When I was a bespectacled bookworm schoolgirl, I was an avid reader of books with titles like, "If You Lived in Colonial Times," "All of a Kind Family," and "The Mimosa Tree." All were books about children living in what we would now call subpar conditions. "If you Lived...." was about life in 17th Century New England. Brrrrr. Cold. Chillblains. Minimal schooling, where children would read chapbooks, write with chalk on slate tablets (from tablets to tablets in 300 years), have to weave their own linsey-woolsey clothes, and girls would learn their letters by embroidering samplers. Church was compulsary, and beadles would ensure wakeful attention to such sermons as "Sinners in the hand of an angry G-d" with knouts.
"All of a Kind..." was a series of books about the rising fortunes of immigrant parents with their five daughters and one son and one uncle, all living in a tenement apartment. The parents had a bedroom, the daughters shared two beds, the son had his private bed. The uncle slept in a front room. Everyone was optimistic: Papa worked in his own shop, mamma was a housewife, and all the children went to school and used the public library. Eventually, uncle married and moved into his own apartment.
"The Mimosa Tree" was about the urban poor, told through the eyes of young rural children who left their "tar paper shack" for the Chicago slums and befriended guttersnipes, one of whom had seizures. Depressing.
All of which is a very long prologue to my visit to the Tenement Museum last week. SUNY-Binghamton held a private tour for its alumni. Fascinating and, for my money, could easily have been a two parter.
The Tenement Museum is at 103 Orchard Street, but actually encompasses at least two tenements. We were split into two groups. My group got the "sweatshop tour" and visited 97 Orchard Street.
We learned that 97 Orchard was built in 1865 and condemned in 1935. In 1988, the founders of The Tenement Museum started excavating it and found the apartments intact for the residents of 1935. The seeds were sown.
We saw three walk-up apartments, lived in by actual families at distinct points. The first was the bare bones apartments that the original tenants lived in. Approximately 325 square feet. No closets. No bathrooms. No hot/cold water. No kitchen. The floors of the first, ur, apartment were plain wood. No electricity for the poor. Kerosene. The 325 square feet were divided into three spaces--front room, middle area, back room. Beds where you could put them. In such space would have been the original tenant family, their tenants, and the business (hence, sweatshop). The original tenants would have been running a sweatshop piece work factory in the apartment during the day. If you had time, the outhouse in the backyard would have to do. If not, chamber pots. If that. The front room and the middle room were crowded with the factory. The front room would have a dressmakers mannequin, treadle sewing machine, and a table. There would sit the baster, quickly basting together garments to give to the sewer, to sew (and better get all those seams straight lest the garment be ruined). The finisher would then put the fancy touches on (like lace) and give it to the presser (an ironer). This would go on for 12 hours, six days a week. The advantage was, if you were religious, the family sweatshop would close for Sabbath, so you worked Sunday. There were no "housewives." The housewife was an equal partner, who not only was involved in the "schmatte" part but also the financial part. The husband would say, "Give me $20 so I can bid on a bundle of muslin." The wife would reply, "What are you meshugga? Here's $10, make it work."

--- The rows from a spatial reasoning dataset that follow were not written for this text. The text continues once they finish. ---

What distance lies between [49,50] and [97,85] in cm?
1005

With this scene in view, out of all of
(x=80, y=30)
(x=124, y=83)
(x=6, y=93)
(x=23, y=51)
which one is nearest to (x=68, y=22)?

Then, factories left the apartments and went into, well, factories. The tenements were upgraded with such amenities as cold water sinks and a toilet in the hallway. A stove to heat the water. Electric lights. Shelves were built in. The costs of such luxuries were passed on to the tenants, who now for sure had to sublet out the front room. Mamma was now running a boarding house, as the tenant would also be fed for their rent. Floor were now covered in lineoleum, designed to ape Persian carpets. Walls were papered. Beds everywhere.
The final apartment had more amenities. A built-in kitchenette. Built in bookcases. More costs to pass onto the tenants. Fire escapes that could double for porches.
The funny thing was I learned I didn't have to pretend I was living in Old-Law tenement times. I actually lived them. For the first 10 years, I lived in various walk-ups around the Upper East Side. But instead of my six children, husband, and tenant, I just had a roommate. We had hot and cold running water and a kitchenette. Sometimes there was an actual bathroom. Once, a toilet in the closet and a bathtub in the kitchen. But the bones were the same. The backroom by now was converted into a bathroom and a closet. Sometimes the wall between the middle room and the frontroom were knocked down so it was a largish "studio." . Sometimes not. Usually, the wood floor was covered with cheap carpeting. The fire escapes were soiled with decades of uncleaned pigeon poop--so, no porch conversions for us. Walls were thin (I could hear the neighbors ululating in passion). Ceilings were constantly leaking, occasionally falling down from delayed repair. Mold set in around the bathrooms. But, like my great-grandparents, I got my start in NYC in the tenements. And I moved on up, just like the All of a Kind family.